Improve TextPosition.isDiacritic and ICU4JImpl normalizeDiac performance
------------------------------------------------------------------------
Key: PDFBOX-1080
URL: https://issues.apache.org/jira/browse/PDFBOX-1080
Project: PDFBox
Issue Type: Improvement
Components: Text extraction
Affects Versions: 1.6.0
Reporter: Lars Torunski
Priority: Minor
Fix For: 1.7.0
Character.getType with cText.charAt(0) and index range checks are invoked
unnecessarily three times instead of only one time.

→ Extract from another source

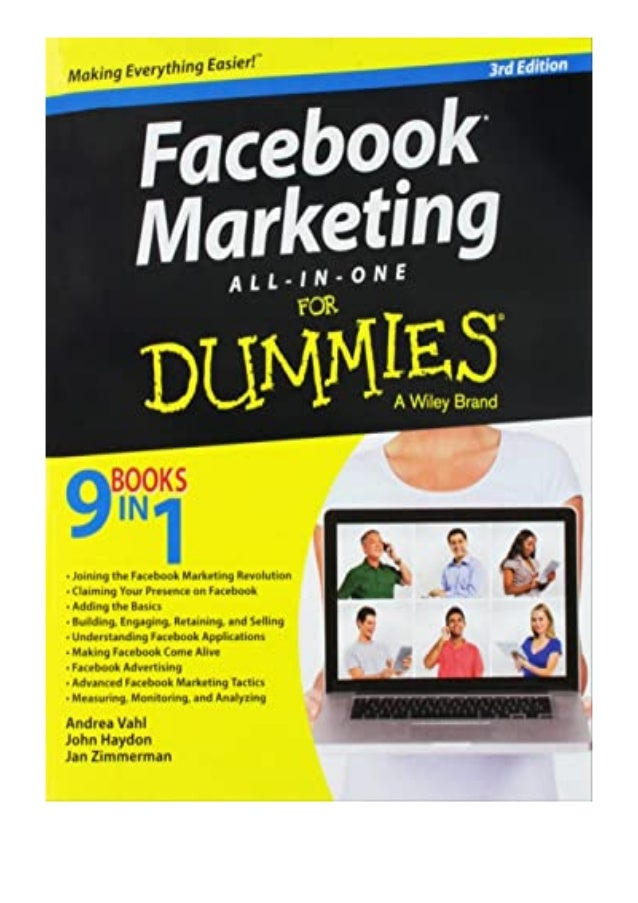 [PDF|BOOK|E-PUB|Mobi] ^^[download p.d.f]^^@@ Facebook Marketing All-in-One For Dummies review DOWNLOAD EBOOK PDF KINDLE [f...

Current 1.6.0 implementation:
public boolean isDiacritic()
{
String cText = this.getCharacter();
return (cText.length() == 1 && (Character.getType(cText.charAt(0)) ==
Character.NON_SPACING_MARK
|| Character.getType(cText.charAt(0)) ==
Character.MODIFIER_SYMBOL
|| Character.getType(cText.charAt(0)) ==
Character.MODIFIER_LETTER));
}
Please use something like this:
public boolean isDiacritic()
{
final String cText = this.getCharacter();
if (cText.length() != 1) return false;
final int type = Character.getType(cText.charAt(0));
return (type == Character.NON_SPACING_MARK
|| type == Character.MODIFIER_SYMBOL
|| type == Character.MODIFIER_LETTER);
}
Check the ICU4JImpl.normalizeDiac method also
--
This message is automatically generated by JIRA.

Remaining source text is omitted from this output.